What do the Guava JavaDocs mean by sets being based on different "equivalence relations"?

Question

The Guava JavaDocs for Sets.SetView.union() (as well as intersection(), difference(), and symmetricDifference()) mention "equivalence relations":

Results are undefined if set1 and set2 are sets based on different equivalence relations (as HashSet, TreeSet, and the Map.keySet() of an IdentityHashMap all are).

I struggle to understand the meaning of that sentence.

The glossary defines "equivalence relation" as reflexive ("a.relation(a) is always true"), symmetric (a1.relation(a2) == a2.relation(a1)) and transitive (a1.relation(a2) && a2.relation(a3) implies a1.relation(a3)) - and refers to Object.equals()' docs. (Unfortunately, the Guava wiki doesn't go into any detail...

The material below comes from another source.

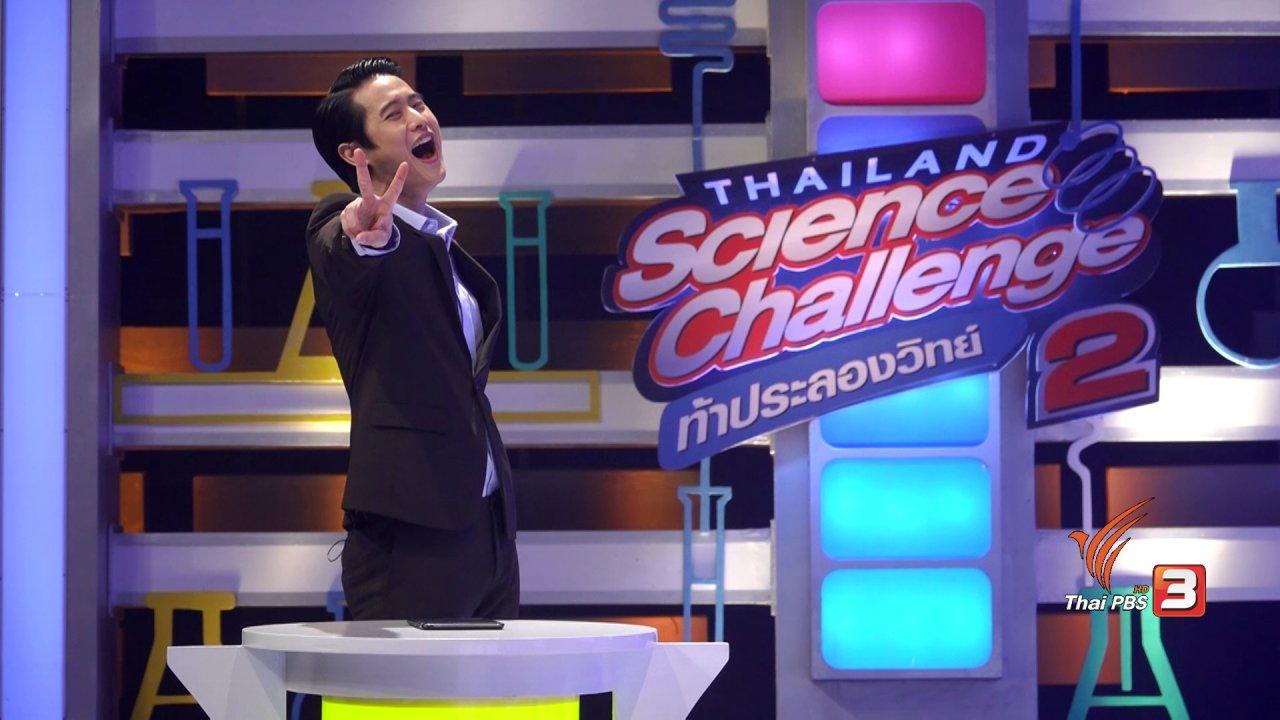 Thailand Science Challenge ท้าประลองวิทย์ Season 2 - รอบรองชนะเลิศ ภาคเหนือ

But how are the different types of Set different in that respect (i.e. equivalence relations)? They all seem to inherit equals() from AbstractSet? It doesn't have to do with the type of object a set holds (e.g. Set<Cow> vs. Set<Chicken>), does it?

Answer 1

It sounds like they are referring to when a Set doesn't use equals and hashCode to compare elements for some reason. The most common example of this is a TreeSet with a custom Comparator. For example, we could have something like this:

Set<String> a = new TreeSet<>();
Set<String> b = new TreeSet<>(String.CASE_INSENSITIVE_ORDER);

The union, intersection, etc. of a and b are undefined, because a and b have different equivalence relations defined between elements.

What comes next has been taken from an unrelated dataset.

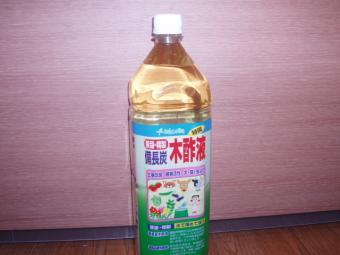 木酢液1500ml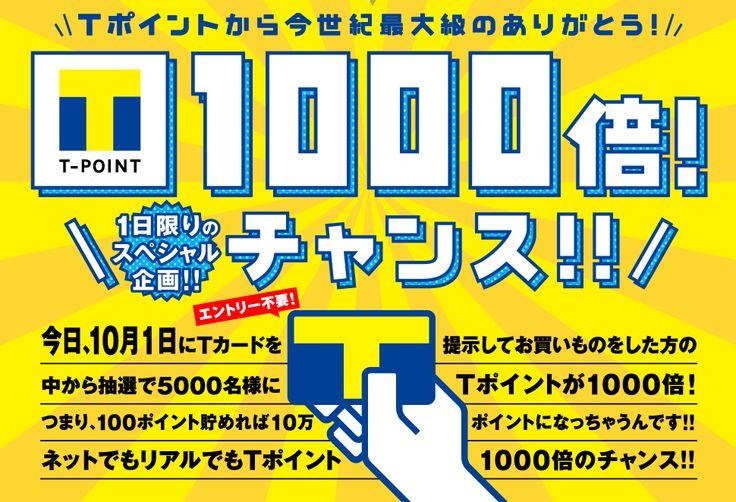 http://tsite.jp/r/cpn/5000cp/pc/index.html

Java SE also makes mention of this kind of situation when it's talking about ordering which is inconsistent with equals (see TreeSet):

Note that the ordering maintained by a set (whether or not an explicit comparator is provided) must be consistent with equals if it is to correctly implement the Set interface. (See Comparable or Comparator for a precise definition of consistent with equals.) This is so because the Set interface is defined in terms of the equals operation, but a TreeSet instance performs all element comparisons using its compareTo (or compare) method, so two elements that are deemed equal by this method are, from the standpoint of the set, equal. The behavior of a set is well-defined even if its ordering is inconsistent with equals; it just fails to obey the general contract of the Set interface.